The Diabetes Epidemic Among African Americans

A diabetic woman testing her blood glucose level

• Diabetes is a group of diseases
marked by high levels of blood glucose resulting from defects in insulin
production, insulin action, or both. Diabetes can lead to serious complications
and premature death, but people with diabetes can take steps to control the
disease and lower the risk of complications.

• Diabetes is one of the leading causes of death and disability in the
United States. Total health care and
related costs for the treatment of
diabetes run about $132 billion annually.
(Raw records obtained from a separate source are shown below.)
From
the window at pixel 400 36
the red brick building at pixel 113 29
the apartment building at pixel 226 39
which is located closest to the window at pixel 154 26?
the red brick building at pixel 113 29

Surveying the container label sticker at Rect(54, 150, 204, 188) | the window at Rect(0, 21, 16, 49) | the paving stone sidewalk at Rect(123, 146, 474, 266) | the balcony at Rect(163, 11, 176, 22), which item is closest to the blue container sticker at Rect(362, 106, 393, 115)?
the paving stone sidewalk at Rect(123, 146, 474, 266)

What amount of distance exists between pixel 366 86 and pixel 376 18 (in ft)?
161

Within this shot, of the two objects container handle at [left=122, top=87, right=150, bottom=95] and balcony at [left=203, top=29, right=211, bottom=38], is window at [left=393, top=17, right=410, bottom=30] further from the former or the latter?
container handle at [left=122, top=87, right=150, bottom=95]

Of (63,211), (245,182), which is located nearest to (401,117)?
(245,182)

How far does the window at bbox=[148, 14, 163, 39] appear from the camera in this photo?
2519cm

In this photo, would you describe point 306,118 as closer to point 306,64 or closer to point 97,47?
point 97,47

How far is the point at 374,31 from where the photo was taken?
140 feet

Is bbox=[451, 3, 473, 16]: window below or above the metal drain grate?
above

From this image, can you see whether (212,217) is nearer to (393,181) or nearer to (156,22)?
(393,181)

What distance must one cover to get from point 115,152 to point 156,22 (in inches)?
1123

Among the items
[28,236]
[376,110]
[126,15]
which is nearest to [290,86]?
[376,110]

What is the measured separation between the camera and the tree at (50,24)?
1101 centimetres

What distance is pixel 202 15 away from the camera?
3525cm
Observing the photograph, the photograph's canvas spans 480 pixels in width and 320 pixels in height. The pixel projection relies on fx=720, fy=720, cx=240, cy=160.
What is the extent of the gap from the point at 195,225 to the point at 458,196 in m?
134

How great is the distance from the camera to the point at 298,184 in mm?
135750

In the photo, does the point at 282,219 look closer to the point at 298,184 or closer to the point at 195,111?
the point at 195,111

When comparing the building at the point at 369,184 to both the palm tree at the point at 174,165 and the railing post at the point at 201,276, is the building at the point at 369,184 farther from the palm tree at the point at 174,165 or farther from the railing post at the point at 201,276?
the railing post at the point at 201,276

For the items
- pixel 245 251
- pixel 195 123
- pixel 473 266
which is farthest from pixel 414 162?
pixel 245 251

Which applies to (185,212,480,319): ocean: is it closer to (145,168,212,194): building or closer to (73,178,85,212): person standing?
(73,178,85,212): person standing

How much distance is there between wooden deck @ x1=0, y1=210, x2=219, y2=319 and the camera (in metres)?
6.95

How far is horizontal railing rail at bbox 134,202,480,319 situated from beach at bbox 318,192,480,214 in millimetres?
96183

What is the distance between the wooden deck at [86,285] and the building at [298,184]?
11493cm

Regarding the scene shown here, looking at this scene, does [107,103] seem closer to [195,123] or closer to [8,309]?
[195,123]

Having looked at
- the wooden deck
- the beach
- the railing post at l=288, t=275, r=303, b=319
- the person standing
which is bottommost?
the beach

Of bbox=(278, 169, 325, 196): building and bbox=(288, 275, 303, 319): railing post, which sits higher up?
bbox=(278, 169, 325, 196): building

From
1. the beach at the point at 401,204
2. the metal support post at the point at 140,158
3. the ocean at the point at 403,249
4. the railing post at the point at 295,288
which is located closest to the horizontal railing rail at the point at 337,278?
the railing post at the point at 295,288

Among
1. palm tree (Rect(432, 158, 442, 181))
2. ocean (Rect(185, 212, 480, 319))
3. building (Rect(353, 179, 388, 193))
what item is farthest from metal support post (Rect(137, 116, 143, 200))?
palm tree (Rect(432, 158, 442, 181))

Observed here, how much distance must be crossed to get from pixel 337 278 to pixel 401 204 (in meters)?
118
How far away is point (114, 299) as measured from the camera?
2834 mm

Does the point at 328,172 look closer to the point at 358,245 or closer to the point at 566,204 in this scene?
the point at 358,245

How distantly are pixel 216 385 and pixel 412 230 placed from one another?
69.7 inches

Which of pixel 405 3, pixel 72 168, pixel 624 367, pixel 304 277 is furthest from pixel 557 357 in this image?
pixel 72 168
• Type 1 diabetes (formerly
called juvenile diabetes) results when the body’s immune system attacks and
destroys its own insulin-producing beta cells in the pancreas. People with type
1 diabetes must have insulin delivered by injection or a pump. Symptoms of type
1 diabetes – increased thirst and urination, constant hunger, weight loss,
blurred vision, and extreme fatigue – usually develop over a short period of
time. If type 1 diabetes is not diagnosed and treated, a person can lapse into a
life-threatening coma. Type 1 diabetes accounts for 5% to 10% of all diagnosed
cases of diabetes.

• Type 2 diabetes (formerly called adult-onset diabetes) occurs when the
body does not make enough insulin or cannot use the insulin it makes
effectively. This form of diabetes usually develops in adults over the age of 40
but is becoming more prevalent in younger age groups including children and
adolescents. The symptoms of type 2 diabetes – feeling tired or ill, unusual
thirst, frequent urination especially at night, weight loss, blurred vision,
frequent infections, and slow-healing wounds – may develop gradually and may not
be as noticeable as in type 1 diabetes. Some people have no symptoms.Type 2
diabetes accounts for about 90% to 95% of all diagnosed cases of diabetes. The
following factors increase a person’s chances of having type 2 diabetes: a
family history of diabetes, being a member of an ethnic group such as African
Americans, being overweight or obese, having had diabetes while pregnant
(gestational diabetes), having high blood pressure, having abnormal cholesterol
(lipid) levels, and not getting enough physical activity.

• Gestational diabetes develops during pregnancy. Women who have had
gestational diabetes have a 20 to 50 percent chance of developing diabetes,
mostly type 2, in the next 5 – 10 years.